Pensar Enquanto eu conto um mito alguém se prende no detalhe de uma expressão, outro no momento específico da fala de um personagem, no pano de fundo ou objeto cênico ou outra pessoa calcula, ainda, as motivações duvidosas das personagens em cena. Cada pessoa presente gira seu foco para um ponto da narrativa, cada uma defende com unhas e dentes, depois, o que entendeu que Ártemis, Dioniso ou Helena quiseram dizer, fazer etc.

O mito é um tipo muito específico de narrativa que está aberta o suficiente para que nós projetemos nossos próprios significados nela. Ele nos toca e, quando vemos, estamos falando sobre ele. Na verdade com aspas: "sobre ele". Porque de fato quando eu falo de Hera ou de Zeus, falo da minha leitura deles e não deles em si. Falo sobre como eu os vejo e a forma como os vejo denuncia quem sou e onde estou.

As verdades do mito

Nem eu nem você descortinamos a "Verdade" do mito - essa daí estará para sempre entreaberta, na meia-luz da consciência - na verdade nós falamos de nós mesmos através do mito.

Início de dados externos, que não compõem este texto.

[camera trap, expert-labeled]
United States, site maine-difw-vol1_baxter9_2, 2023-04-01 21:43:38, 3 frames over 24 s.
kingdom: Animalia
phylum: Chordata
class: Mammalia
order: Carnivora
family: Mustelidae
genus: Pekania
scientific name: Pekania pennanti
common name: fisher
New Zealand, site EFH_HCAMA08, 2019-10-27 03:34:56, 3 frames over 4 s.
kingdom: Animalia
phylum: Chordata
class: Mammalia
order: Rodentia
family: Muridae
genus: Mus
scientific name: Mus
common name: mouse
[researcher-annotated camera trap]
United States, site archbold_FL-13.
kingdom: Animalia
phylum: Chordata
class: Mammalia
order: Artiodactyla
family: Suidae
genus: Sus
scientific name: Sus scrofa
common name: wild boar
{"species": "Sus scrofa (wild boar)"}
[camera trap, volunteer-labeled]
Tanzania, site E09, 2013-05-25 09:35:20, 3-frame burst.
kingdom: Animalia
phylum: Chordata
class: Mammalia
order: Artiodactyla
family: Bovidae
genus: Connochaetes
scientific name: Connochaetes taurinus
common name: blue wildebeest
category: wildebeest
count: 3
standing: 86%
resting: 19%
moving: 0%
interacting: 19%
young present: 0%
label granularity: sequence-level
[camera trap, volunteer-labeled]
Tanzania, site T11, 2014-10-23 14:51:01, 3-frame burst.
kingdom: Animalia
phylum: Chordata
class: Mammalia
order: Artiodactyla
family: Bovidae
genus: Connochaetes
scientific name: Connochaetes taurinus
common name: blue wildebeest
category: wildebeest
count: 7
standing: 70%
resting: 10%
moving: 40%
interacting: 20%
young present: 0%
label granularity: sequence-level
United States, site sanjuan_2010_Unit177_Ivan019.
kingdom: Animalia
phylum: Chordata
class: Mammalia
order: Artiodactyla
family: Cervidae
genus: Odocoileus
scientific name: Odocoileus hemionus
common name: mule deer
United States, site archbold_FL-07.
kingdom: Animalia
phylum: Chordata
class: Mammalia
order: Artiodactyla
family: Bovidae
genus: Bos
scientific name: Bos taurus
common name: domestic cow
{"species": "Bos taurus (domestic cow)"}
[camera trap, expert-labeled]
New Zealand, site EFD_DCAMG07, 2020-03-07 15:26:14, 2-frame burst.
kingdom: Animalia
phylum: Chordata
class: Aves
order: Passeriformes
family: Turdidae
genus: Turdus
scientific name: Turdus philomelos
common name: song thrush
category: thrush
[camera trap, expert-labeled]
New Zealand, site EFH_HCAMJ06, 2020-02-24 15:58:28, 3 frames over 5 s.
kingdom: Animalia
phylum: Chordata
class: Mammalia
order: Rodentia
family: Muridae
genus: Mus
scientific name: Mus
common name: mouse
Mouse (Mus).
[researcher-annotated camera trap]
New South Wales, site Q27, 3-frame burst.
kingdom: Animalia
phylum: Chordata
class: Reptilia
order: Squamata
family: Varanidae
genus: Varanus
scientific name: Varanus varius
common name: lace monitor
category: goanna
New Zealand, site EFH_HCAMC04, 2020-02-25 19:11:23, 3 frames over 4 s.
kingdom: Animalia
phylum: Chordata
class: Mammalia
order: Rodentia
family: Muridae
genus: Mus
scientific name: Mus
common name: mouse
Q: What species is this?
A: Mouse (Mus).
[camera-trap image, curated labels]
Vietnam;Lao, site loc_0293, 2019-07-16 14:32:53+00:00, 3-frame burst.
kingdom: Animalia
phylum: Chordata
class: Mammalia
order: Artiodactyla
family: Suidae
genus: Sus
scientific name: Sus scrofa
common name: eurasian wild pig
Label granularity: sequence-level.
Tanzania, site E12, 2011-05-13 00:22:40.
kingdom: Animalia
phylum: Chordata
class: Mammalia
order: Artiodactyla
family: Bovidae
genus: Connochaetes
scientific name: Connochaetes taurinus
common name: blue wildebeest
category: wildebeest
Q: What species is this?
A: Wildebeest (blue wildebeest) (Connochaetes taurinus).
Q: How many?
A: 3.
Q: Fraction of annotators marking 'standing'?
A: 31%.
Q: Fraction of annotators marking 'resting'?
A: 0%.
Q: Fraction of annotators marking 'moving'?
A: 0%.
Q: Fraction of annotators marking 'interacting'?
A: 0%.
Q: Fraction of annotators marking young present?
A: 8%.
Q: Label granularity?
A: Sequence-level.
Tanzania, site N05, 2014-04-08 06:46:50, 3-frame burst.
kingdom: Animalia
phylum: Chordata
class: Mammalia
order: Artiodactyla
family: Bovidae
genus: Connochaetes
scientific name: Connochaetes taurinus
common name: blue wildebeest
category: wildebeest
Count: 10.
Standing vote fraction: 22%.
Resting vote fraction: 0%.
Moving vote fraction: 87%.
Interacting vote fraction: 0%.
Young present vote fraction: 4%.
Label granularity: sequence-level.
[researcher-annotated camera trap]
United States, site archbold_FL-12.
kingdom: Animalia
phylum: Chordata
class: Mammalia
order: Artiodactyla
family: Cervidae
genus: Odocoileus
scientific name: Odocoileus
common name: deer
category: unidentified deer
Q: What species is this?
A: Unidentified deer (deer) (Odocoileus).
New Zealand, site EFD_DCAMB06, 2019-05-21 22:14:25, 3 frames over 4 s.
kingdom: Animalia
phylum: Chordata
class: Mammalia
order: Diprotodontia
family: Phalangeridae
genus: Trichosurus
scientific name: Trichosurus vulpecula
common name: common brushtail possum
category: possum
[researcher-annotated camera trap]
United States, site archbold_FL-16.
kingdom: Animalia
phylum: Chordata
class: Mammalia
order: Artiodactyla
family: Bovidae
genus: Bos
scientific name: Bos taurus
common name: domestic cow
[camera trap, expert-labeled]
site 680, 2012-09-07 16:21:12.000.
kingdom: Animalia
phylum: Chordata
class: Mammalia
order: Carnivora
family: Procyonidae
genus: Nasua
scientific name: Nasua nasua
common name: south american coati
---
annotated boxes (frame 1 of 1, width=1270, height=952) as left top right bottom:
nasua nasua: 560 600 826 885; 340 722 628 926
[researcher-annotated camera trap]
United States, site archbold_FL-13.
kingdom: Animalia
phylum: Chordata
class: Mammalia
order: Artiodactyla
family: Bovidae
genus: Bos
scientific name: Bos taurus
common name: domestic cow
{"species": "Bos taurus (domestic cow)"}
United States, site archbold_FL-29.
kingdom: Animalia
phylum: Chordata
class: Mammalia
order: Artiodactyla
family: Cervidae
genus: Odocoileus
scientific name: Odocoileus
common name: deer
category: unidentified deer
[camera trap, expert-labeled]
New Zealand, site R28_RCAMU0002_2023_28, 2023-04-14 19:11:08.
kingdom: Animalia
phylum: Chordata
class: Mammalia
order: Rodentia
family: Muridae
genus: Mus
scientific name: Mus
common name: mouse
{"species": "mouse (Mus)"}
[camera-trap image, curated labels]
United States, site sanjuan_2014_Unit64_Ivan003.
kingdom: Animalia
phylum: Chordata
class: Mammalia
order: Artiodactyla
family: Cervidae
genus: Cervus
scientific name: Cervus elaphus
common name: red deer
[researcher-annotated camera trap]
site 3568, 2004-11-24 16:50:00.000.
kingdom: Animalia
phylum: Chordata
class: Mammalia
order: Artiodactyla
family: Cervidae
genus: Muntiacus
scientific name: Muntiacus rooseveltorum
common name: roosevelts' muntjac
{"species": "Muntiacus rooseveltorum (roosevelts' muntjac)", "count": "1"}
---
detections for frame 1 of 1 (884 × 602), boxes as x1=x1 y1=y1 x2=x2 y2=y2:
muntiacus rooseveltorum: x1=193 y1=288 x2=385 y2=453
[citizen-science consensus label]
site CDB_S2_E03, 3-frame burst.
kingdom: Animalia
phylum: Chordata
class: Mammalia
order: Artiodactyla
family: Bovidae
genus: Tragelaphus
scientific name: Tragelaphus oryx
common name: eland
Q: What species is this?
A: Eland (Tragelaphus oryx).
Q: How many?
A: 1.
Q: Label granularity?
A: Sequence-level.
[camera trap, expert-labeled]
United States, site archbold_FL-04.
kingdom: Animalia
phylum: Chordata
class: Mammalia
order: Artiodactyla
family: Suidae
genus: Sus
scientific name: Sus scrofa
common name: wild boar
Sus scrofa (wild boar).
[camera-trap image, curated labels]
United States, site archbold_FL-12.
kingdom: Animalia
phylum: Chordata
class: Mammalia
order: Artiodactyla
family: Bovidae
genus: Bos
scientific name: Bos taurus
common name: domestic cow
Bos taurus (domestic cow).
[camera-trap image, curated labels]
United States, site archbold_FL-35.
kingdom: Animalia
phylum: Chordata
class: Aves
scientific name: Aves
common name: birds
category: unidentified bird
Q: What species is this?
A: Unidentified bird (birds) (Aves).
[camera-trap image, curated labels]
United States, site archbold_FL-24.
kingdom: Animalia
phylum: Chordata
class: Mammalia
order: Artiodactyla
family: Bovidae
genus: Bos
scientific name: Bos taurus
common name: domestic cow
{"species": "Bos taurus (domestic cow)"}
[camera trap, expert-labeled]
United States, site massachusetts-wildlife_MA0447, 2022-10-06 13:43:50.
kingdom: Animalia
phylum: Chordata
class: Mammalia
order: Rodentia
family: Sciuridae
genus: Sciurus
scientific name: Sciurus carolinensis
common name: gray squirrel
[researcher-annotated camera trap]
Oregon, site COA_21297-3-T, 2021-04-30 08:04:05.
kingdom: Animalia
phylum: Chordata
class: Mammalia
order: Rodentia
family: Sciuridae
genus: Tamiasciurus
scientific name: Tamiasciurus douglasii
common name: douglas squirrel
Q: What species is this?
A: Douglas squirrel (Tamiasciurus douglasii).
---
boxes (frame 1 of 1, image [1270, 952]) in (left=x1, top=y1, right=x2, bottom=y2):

Entre Midas e Medusas Quando Luís Paulo Lopes me chamou para escrever essa coluna uma das primeiras coisas que pensei foi o nome. Ele veio num estalo! Só depois elaborei uma justificativa para o que me brotou: "entre Midas e Medusas".

Talvez porque eu tenha visto uma charge de um encontro entre essas duas figuras, onde uma segurava a mão da outra e Midas se empedrava enquanto Medusa virava ouro (e eu ria).

Mas quem foram esses? Vou resumir aqui porque teremos tempo para mitos nos próximos artigos, mas Midas foi um rei que, por cuidar bem de um dos participantes do séquito de Dioniso que havia se perdido, ganhou do deus do êxtase o presente de transformar tudo o que tocasse em puro ouro. Presente maravilhoso, não?! Até ele tentar dar uma mordida num pernil e quase quebrar os dentes. Medusa? Bem, o próprio Hesíodo tem duas versões para a origem dela, numa era desde sempre uma das górgonas, mulheres serpentiformes com asas de ouro e garras de bronze, cobras na cabeça e que transformavam em pedra tudo o que cruzasse olhares com elas. Na outra versão ela havia sido uma sacerdotisa de Atená que havia sido punida pela deusa por se deitar no templo com seu tio Posidon, sendo transformada em uma das górgonas por isso. As duas versões estão no mesmo livro: Teogonia. Escolha a que preferir!

Seja como for, o domínio do mito pende na corda bamba entre Midas e Medusa, entre fascínio e horror! Ou entre horror e fascínio, porque no momento em que você pensou que Midas era o horror e Medusa o fascínio - ou o oposto - você já começou a perceber o potencial do mito para responder duas das maiores questões das nossas vidas: Quem sou eu e onde estou?


Sejam bem vindos ao Lampeju e à coluna "Entre Midas e Medusas".



Renato Kress é carioca, antropólogo, cientista político, especialista em psicologia analítica e apaixonado por mitologias, sistemas de crenças e religiões.